Özge Bahar Sunar’ın yuva ve sahiplik kavramları üzerine düşündürdüğü, doğayı sorgusuzca sahiplenmemek ve hayvanlarla paylaştığımızı hatırlamak için bir kapı araladığı öyküsü Burası Kimin Odası?, İspanyol illüstratör Albert Asensio’nun resimleriyle Redhouse Kidz (SEV Yayıncılık) tarafından yayımlandı.
Hayvanların yaşam alanlarını her gün daha da çok kapladığımız şehir düzeninde, ortak bir hayat sürdüğümüz kimi zaman unutulabiliyor. Ancak bu kitapta roller değişiyor ve bir hayvan insanın yaşam alanına yerleşiyor.
“Melisa aylar sonra evine döner ve bir sürprizle karşılaşır: Penceresi açık kalmış, içeriye bir ağacın dalları girmiştir. Küçük kız bir dalı olduğu için çok sevinir ama bu ağaçta yaşayan sincap onunla aynı fikirde değildir. O ağaç sincabın evidir ve artık Melisa’nın odası da onun evi olmuştur.
“Ama bu ev bizim,” dedim ısrarla. “Ev bizimse içindeki her şey bizimdir.”
“O halde orman da bizim,” dedi. “Orman bizimse içindeki her şey de bizimdir. Ve bu ev ormanın içinde!”

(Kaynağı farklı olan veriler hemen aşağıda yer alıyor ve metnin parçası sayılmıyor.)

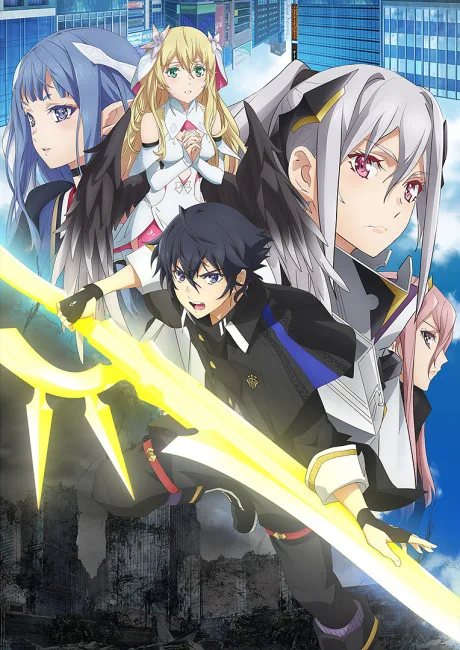 Portada del anime Why Does Nobody Remember Me in This World?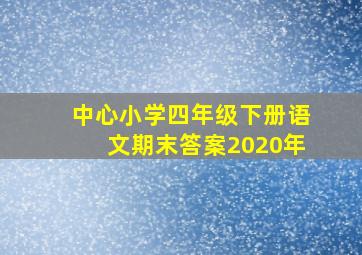 中心小学四年级下册语文期末答案2020年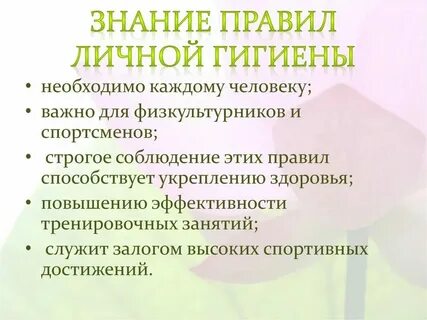 Применение гигиенических знаний на практике называется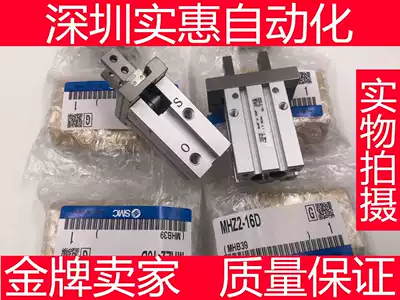 MHZL2-MHZ2-6D-10D-16D-20D-25D-32D-40D D1-D2-D3 for SMC manipulator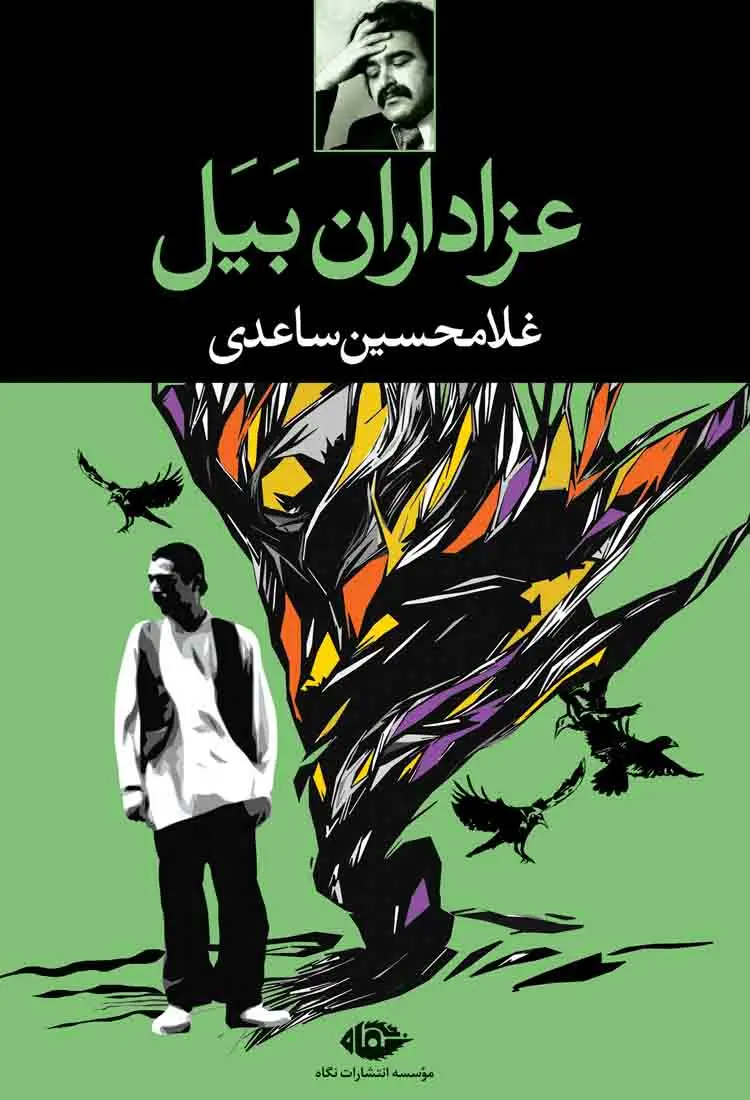 جلد کتاب عزاداران بیل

Dalı kesmek isteyen aile, sincabı ve akrabalarını iyice sinirlendirir ve kısa sürede ev, fındıklarını ve cevizlerini odalara dolduran sincapların istilasına uğrar.
“Dalı önce sahiplendiniz,” dedi sincap. “Sonra da kesmek istediniz. Sanki buna hakkınız varmış gibi!”
“Özür dilerim,” dedim. “Annem sadece bir dal diye düşünmüş olmalı. Sonuçta bu dallardan yüzlerce var.”
“Aynı şeyi ev için söyleyebiliriz. Sadece bir ev,” dedi sincap. “Sonuçta bu evden yüzlerce var!”
Her iki canlının da yaşadıkları yerlerde anıları vardır, ikisi için de yuvaları özeldir. Sonuçta kız ve sincabın atışmaları, ortak yaşam alanı bulmaları ile tatlı bir son bulur.”